Sliding Window Median - Complete Solution Guide
Sliding Window Median is LeetCode problem 480, a Hard level challenge. This complete guide provides step-by-step explanations, multiple solution approaches, and optimized code in python3, java, cpp, c.
Problem Statement
The median is the middle value in an ordered integer list. If the size of the list is even, there is no middle value. So the median is the mean of the two middle values. For examples, if arr = [2, 3 ,4] , the median is 3 . For examples, if arr = [1, 2,3 ,4] , the median is (2 + 3) / 2 = 2.5 . You are given an integer array nums and an integer k . There is a sliding window of size k which is moving from the very left of the array to the very right. You can only see the k numbers in the window. Ea
Detailed Explanation
The problem asks us to find the median of a sliding window of size `k` as it moves across an array `nums`. The window moves one position at a time, and we need to return an array containing the median value for each window position. The median is the middle element when the elements in the window are sorted. If the window size `k` is even, the median is the average of the two middle elements.
Solution Approach
The solution uses two heaps: a max-heap (`lo`) to store the smaller half of the elements in the current window and a min-heap (`hi`) to store the larger half. The max-heap's root will always be the largest value in the smaller half, and the min-heap's root will always be the smallest value in the larger half. This arrangement allows for efficient calculation of the median. When the window slides, we remove the outgoing element and add the incoming element while maintaining the heap balance. A hashmap `to_remove` is used to track elements that need to be removed from the heaps. The balancing is done to ensure that the sizes of the heaps are either equal (if `k` is even) or the max-heap has one more element (if `k` is odd). This enables calculating the median in O(1) time by looking at the top elements of the heaps.
Step-by-Step Algorithm
- Step 1: Initialize two heaps: `lo` (max-heap) and `hi` (min-heap). Also, initialize a hash map `to_remove` to keep track of elements to be removed.
- Step 2: Fill the initial window (first `k` elements) into the heaps. Push the first `k` elements into the max-heap `lo`. Then move the smallest `k // 2` elements from `lo` to the min-heap `hi` to balance them initially.
- Step 3: Calculate the median of the first window. If `k` is odd, the median is the top element of `lo`. If `k` is even, the median is the average of the top elements of `lo` and `hi`.
- Step 4: Iterate through the rest of the array (from index `k` to `nums.length - 1`).
- Step 5: For each iteration, remove the element that's leaving the window (`out_num`) and add the new element that's entering the window (`in_num`). Update the `to_remove` map with the `out_num`.
- Step 6: Based on whether `out_num` and `in_num` should belong to the `lo` or `hi` heap, update the heap and calculate the `balance` (difference in sizes) after each operation
- Step 7: Rebalance the heaps to maintain the property that `lo` has either the same number of elements as `hi` (if `k` is even) or one more (if `k` is odd).
- Step 8: Clean the heap's tops by removing delayed deletions, ensuring that any delayed deletions present at the top are cleared from both heaps.

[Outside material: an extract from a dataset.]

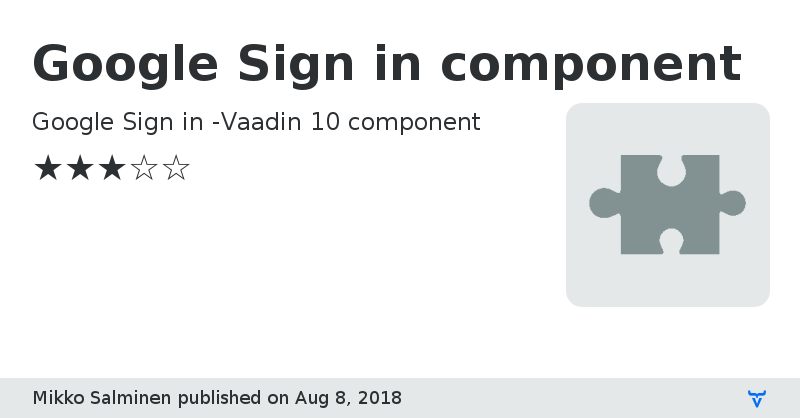 Google Sign in component

Google Sign in -Vaadin 10 component

★★★☆☆

Mikko Salminen published on Aug 8, 2018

Delayed deletions are maintained within a hashmap.
- Step 9: Calculate the median of the current window as in step 3 and add it to the result.
- Step 10: Repeat steps 5-9 until the end of the `nums` array.
Key Insights
- Insight 1: Using two heaps (a min-heap and a max-heap) allows efficient tracking of the window's elements and finding the median without sorting the window in each step.
- Insight 2: A crucial optimization is to use a `to_remove` map to handle elements that are no longer in the sliding window. This avoids directly removing elements from the heaps, which would be an O(k) operation, significantly improving performance.
- Insight 3: Balancing the heaps to maintain the median efficiently is crucial. The max-heap stores the smaller half of the elements, and the min-heap stores the larger half. Maintaining this balance after each window slide is essential for O(1) median retrieval.
Complexity Analysis
Time Complexity: O(n log k)
Space Complexity: O(k)
Topics
This problem involves: Array, Hash Table, Sliding Window, Heap (Priority Queue).
Companies
Asked at: Datadog, DoorDash, Flipkart, Point72, Snowflake.